Données personnelles et pub : les avocats appelés en renfort
Delphine Jung
2017-04-10 10:15:00
Eloïse Gratton, avocate chez Borden Ladner Gervais, spécialiste du droit des technologies de l’information réfléchit à cette question depuis longtemps. « En 2000, alors que je pratiquais en droit commercial, je m’étais faite approcher par une start-up qui avait développé une technologie pour offrir de la publicité ciblée sur la localisation », raconte-t-elle.
Depuis, elle a écrit plusieurs rapports et à récemment donné une conférence sur le sujet.
Pour Me Antoine Guilmain du cabinet Fasken, il s’agit en fait d’un « nouveau modèle d’affaires dans lequel l’avocat a un rôle à jouer pour évaluer de nouveaux problèmes ».
Ce modèle d’affaires est apparu notamment avec les données massives (big data). « Aujourd’hui, les compagnies ont la capacité de les analyser et de déterminer certaines tendances, certaines statistiques sur leurs clients. Elles veulent les utiliser pour développer de nouveaux produits, de nouveaux services et parfois pour les vendre à d’autres entreprises qui en auraient l’utilité », détaille Me Gratton.
Plusieurs questions se posent avec ce marché en pleine expansion.
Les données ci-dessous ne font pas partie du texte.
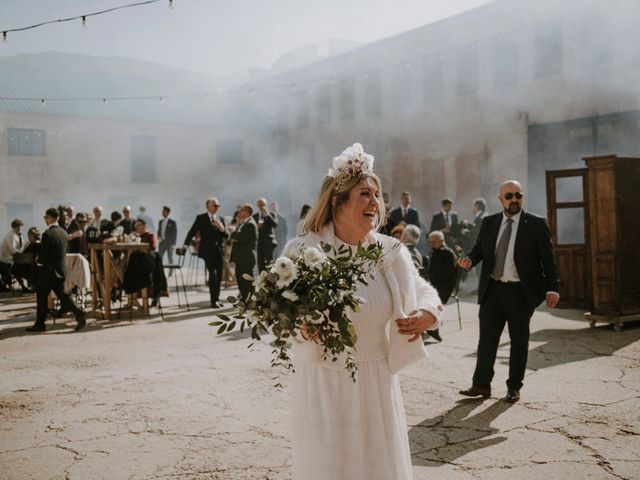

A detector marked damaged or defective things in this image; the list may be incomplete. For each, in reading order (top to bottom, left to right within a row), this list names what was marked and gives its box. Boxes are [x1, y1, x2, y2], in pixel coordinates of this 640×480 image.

cracked concrete ground [1, 282, 640, 480]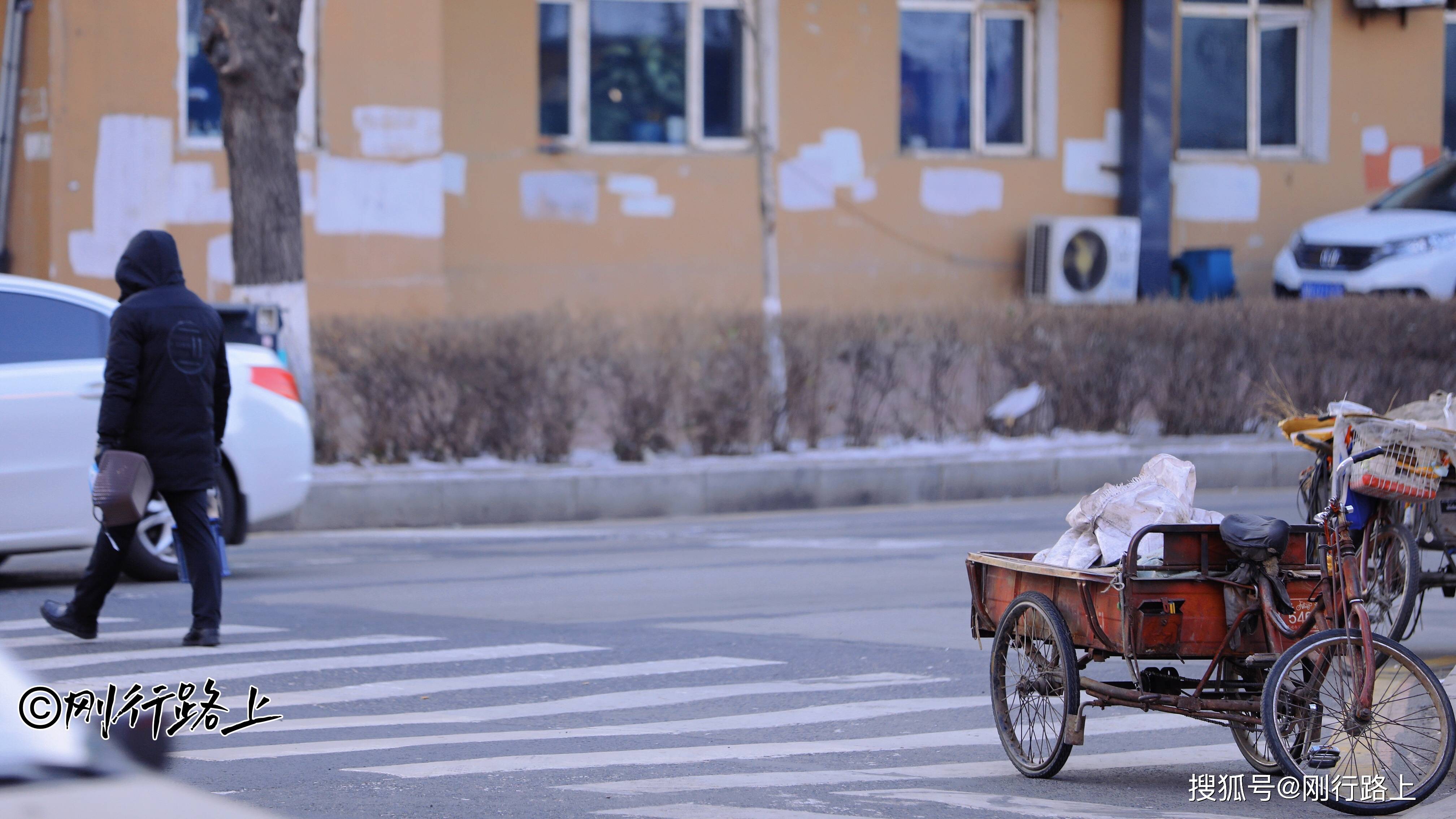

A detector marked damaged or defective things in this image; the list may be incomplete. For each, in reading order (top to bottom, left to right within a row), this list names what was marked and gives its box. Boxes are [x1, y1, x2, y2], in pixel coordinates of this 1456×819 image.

rusty tricycle frame [965, 451, 1456, 815]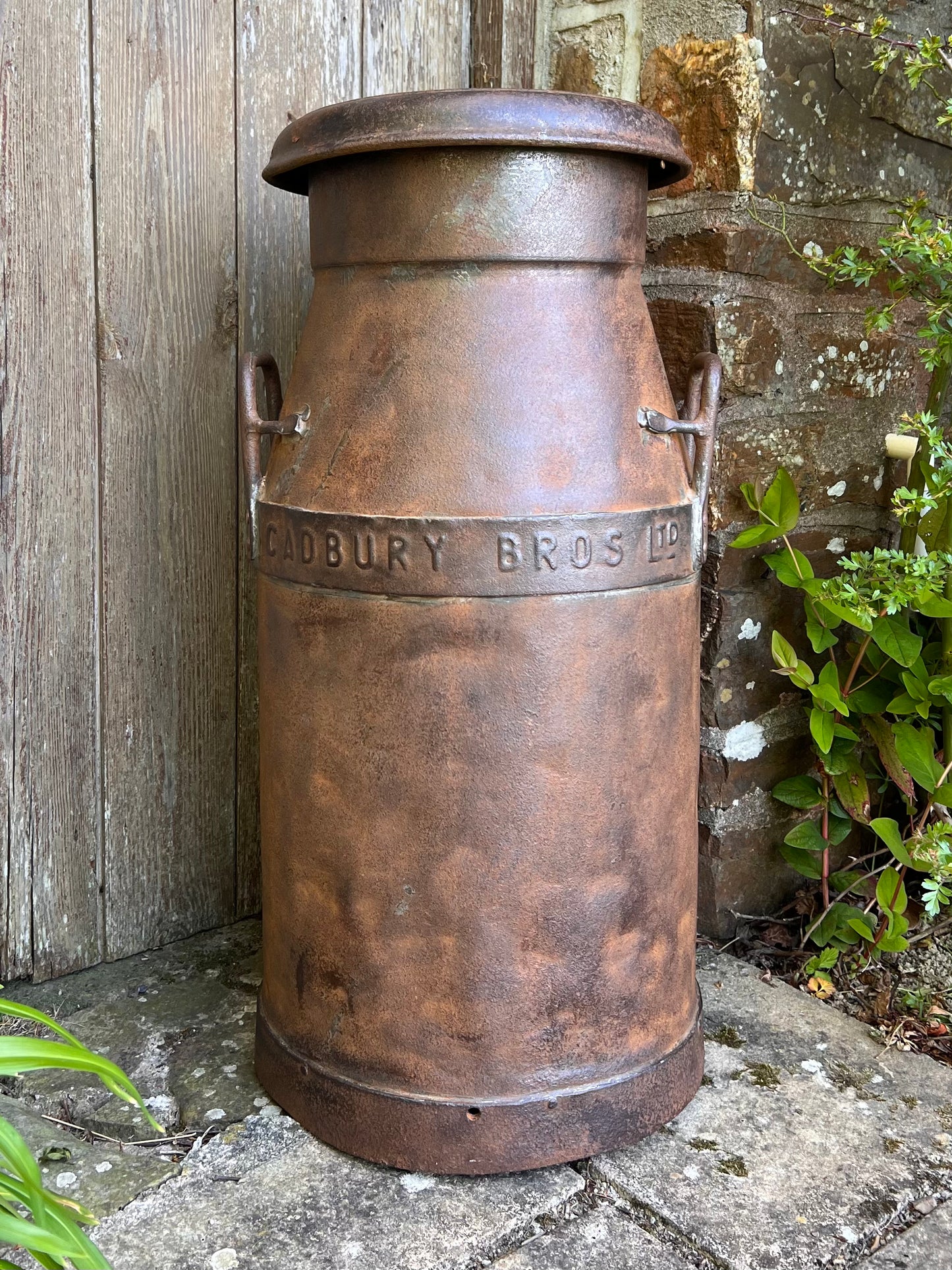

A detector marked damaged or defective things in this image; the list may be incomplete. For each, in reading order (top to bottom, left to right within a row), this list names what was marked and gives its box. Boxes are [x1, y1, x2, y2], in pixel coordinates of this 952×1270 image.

rusty milk churn [240, 90, 722, 1176]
C’est d’ailleurs dans ce contexte qu’un cours à la maîtrise de la faculté de droit (UdM) intitulé « droit des technologies de l’information avancé » a été mis en place depuis 2014. Il est donné par Eloïse Gratton elle-même.
Le sujet a d’autant plus d’importance que Me Guilmain estime même qu’ «il ne s’agit pas là d’un effet de mode. La publicité comportementale est un marché lucratif et en pleine expansion qui devrait encore se diversifier ».
De quoi susciter chez leurs clients de nombreuses interrogations,comme en témoigne Me Guilemain et Me Rémi Bourget, avocat chez Mitchell Gattuso. Chacun y va de sa petite anecdote : « Nos clients naviguent un peu à vue et souvent se demandent simplement s’ils ont le droit de faire telle ou telle chose », explique par exemple Me Bourget.
Le problème, c’est que la législation peine à suivre les évolutions technologiques et accuse toujours un train de retard. « C’est un grand défi pour le droit d’être à jour », estime Me Bourget.
« La loi n’est pas claire, il y a des zones grises. En plus, c’est compliqué de donner un conseil simplement en lisant les lois, il faut comprendre les normes sociales actuelles », dit Me Gratton.
Ce flou juridique entraîne soit une frilosité à l’innovation dans certaines compagnies d’après elle, ou à l’inverse, des ratés. Bell par exemple, dont les pratiques ont été observées à la loupe dans le cadre d’une enquête sur le Programme de publicité pertinente, ou encore le géant des pharmacies Jean Coutu, qui a été épinglé pour avoir transmis une liste de ses clients diabétiques.
Rémi Bourget estime même qu’au-delà son statut d’avocat, en tant que consommateur lui-même, tout le monde aurait intérêt à s’intéresser à la question.